When your goals align with your values, the work you put into achieving them feels purposeful and gratifying. In other words, the day-to-day efforts — whether that’s getting more exercise, improving your sleep habits, or eating more vegetables — are actually enjoyable. And when the effort is enjoyable, you’re more likely to continue doing it!
5 Steps to Setting Value Based Goals
Get clear on your values. Keep the following prompt in mind while you make your selections: When you think of your body, health, and fitness, which values do you most strongly identify with? Next, narrow that list down to only your top five values. Then, narrow those five down to your top three (in order of importance). Now that you’re equipped with your top three values, you can get to work setting those goals!
Set your outcome-based goal. These are often numbers-focused, like losing a certain number of pounds or doing 20 push-ups. Only work on one or two outcome-based goals at a time. Any more than that will divide your focus and energy, resulting in burnout. Be prepared to work on your goal(s) for 12 weeks.

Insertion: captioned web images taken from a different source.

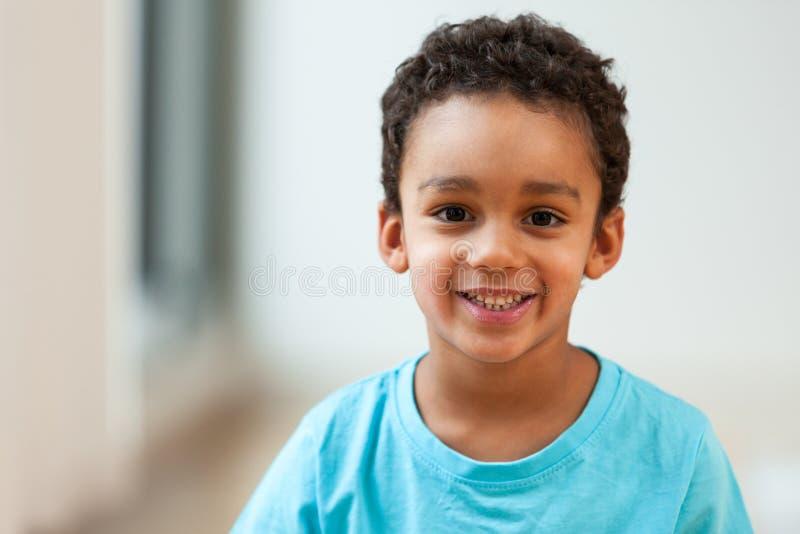 Portret van een weinig het Afrikaanse Amerikaanse jongen glimlachen royalty-vrije stock afbeelding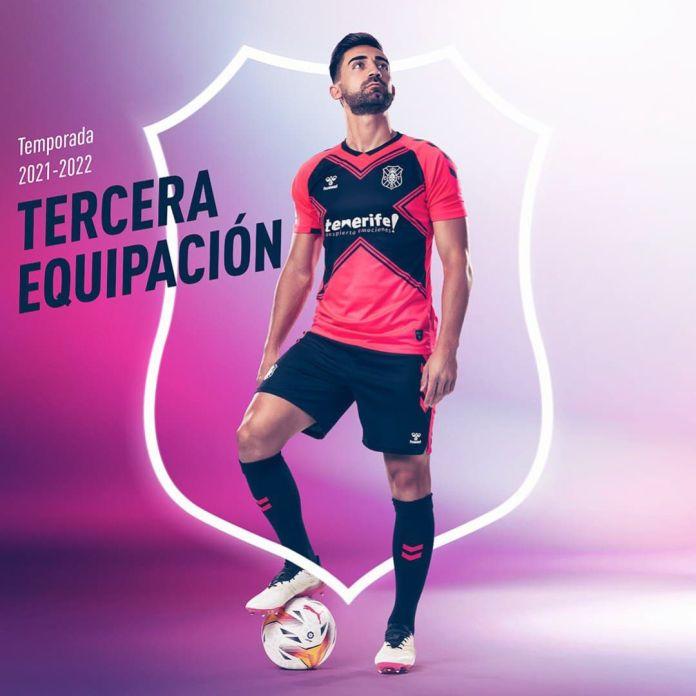 Tercera equipación CD Tenerife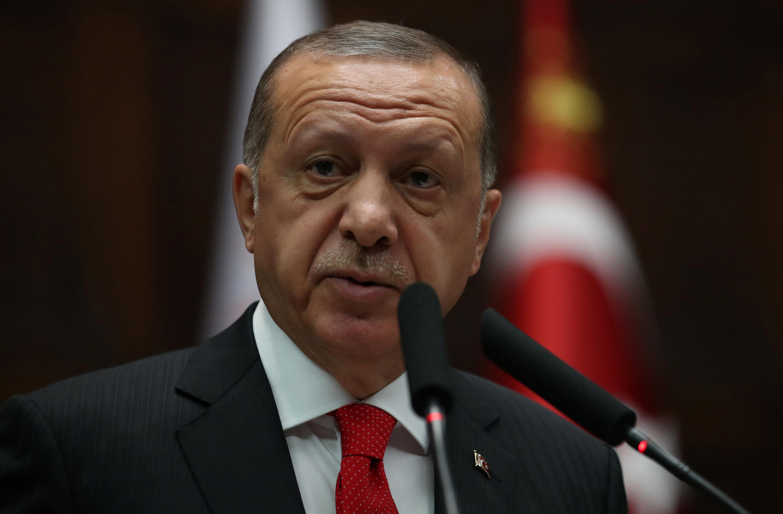 Le président Erdogan lors d'une séance au Parlement s'adresse aux membres de son parti AKP, le 7 juillet 2018, à Ankara.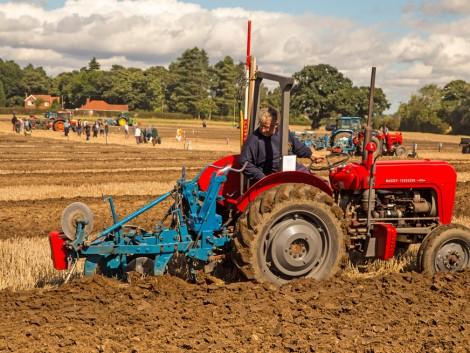 Használt brit traktort mindenkinek!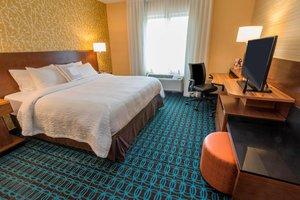 Room - Fairfield Inn & Suites by Marriott Finger Lakes Geneva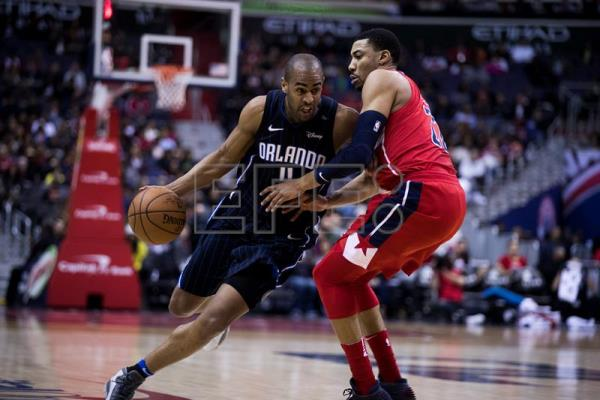 Orlando Magic guard Arron Afflalo (L) in action against Washington Wizards forward Otto Porter Jr. (R) during the first half of their NBA game at the Capital One Center in Washington. EFE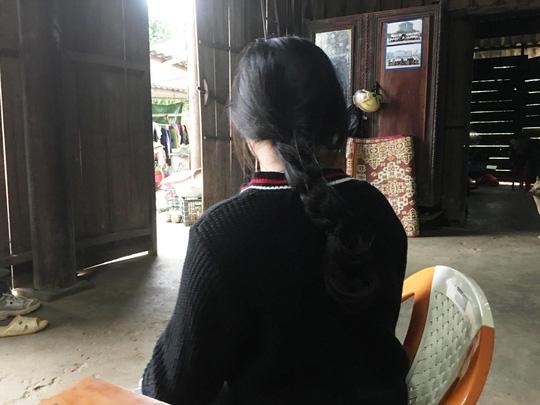 Vụ nữ sinh lớp 10 bị xâm hại tình dục, quay clip tung lên mạng: Mẹ nữ sinh tiết lộ thông tin sốc-1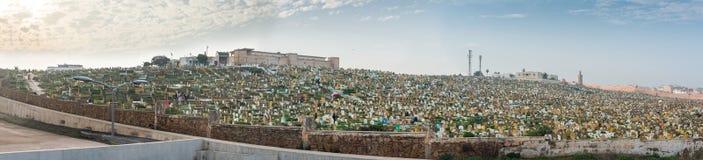 Rabat muslimkyrkogård Sikt från Kasbah av Udayasen morocco morocco rabat Norr Afrika Arkivfoto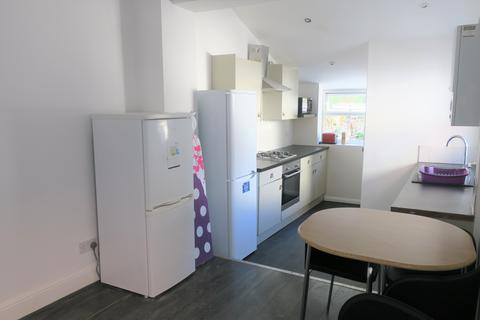 6 bedroom terraced house to rent - SOUTHSEA, PORTSMOUTH PO5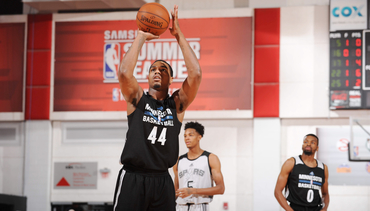Summer League Photo Gallery | Wolves vs. Spurs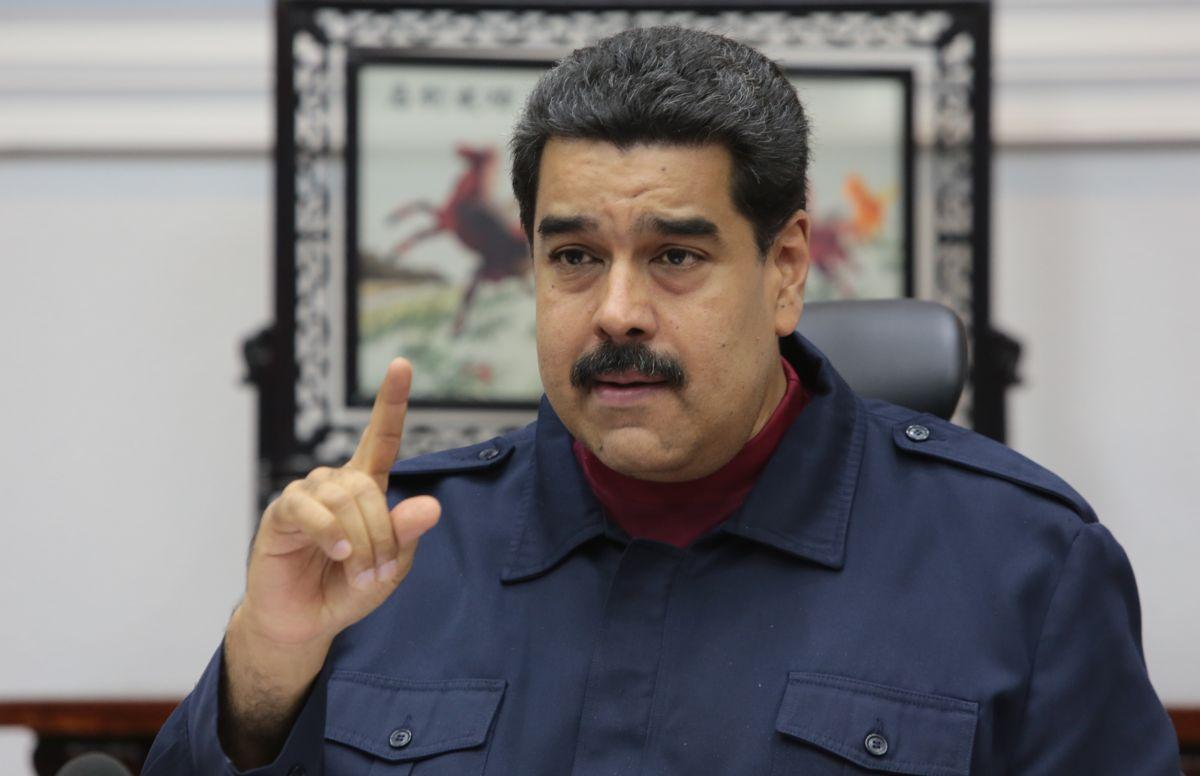 Venezuela: Oposición entrega 1.8 millones de firmas para pedir referendo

Determine your behavior-based goal(s). These are the specific action steps you are ready, willing, and able to take each day (or a few times a week) to move toward your ultimate goal. They allow you to consistently rack up small wins and gain a sense of ongoing achievement. Establish one or two behavior-based goals to get you started, such as strength training three times a week and/or eating two servings of veggies with at least two meals a day.
Plan your action steps. To determine your action steps, think about exactly what you need to complete your behavior-based goals. This is the “what, where, when, and how” portion of your plan.
Anticipate obstacles and create a backup plan. Obstacles are the potential barriers that prevent you from achieving behavior-based goals. Take a moment to envision the goal you’ll be working toward for the next 12 weeks. What obstacles might pop up and prevent you from achieving your behavior-based goals? Maybe it's working long hours, family obligations, or an old injury flaring up. Make a list of the five most likely possibilities, and create a backup plan for navigating each one.
Congratulations, you’ve completed the five steps! This can be challenging work, so high fives for that! Now you’re ready to put the plan into action and start working toward your goal.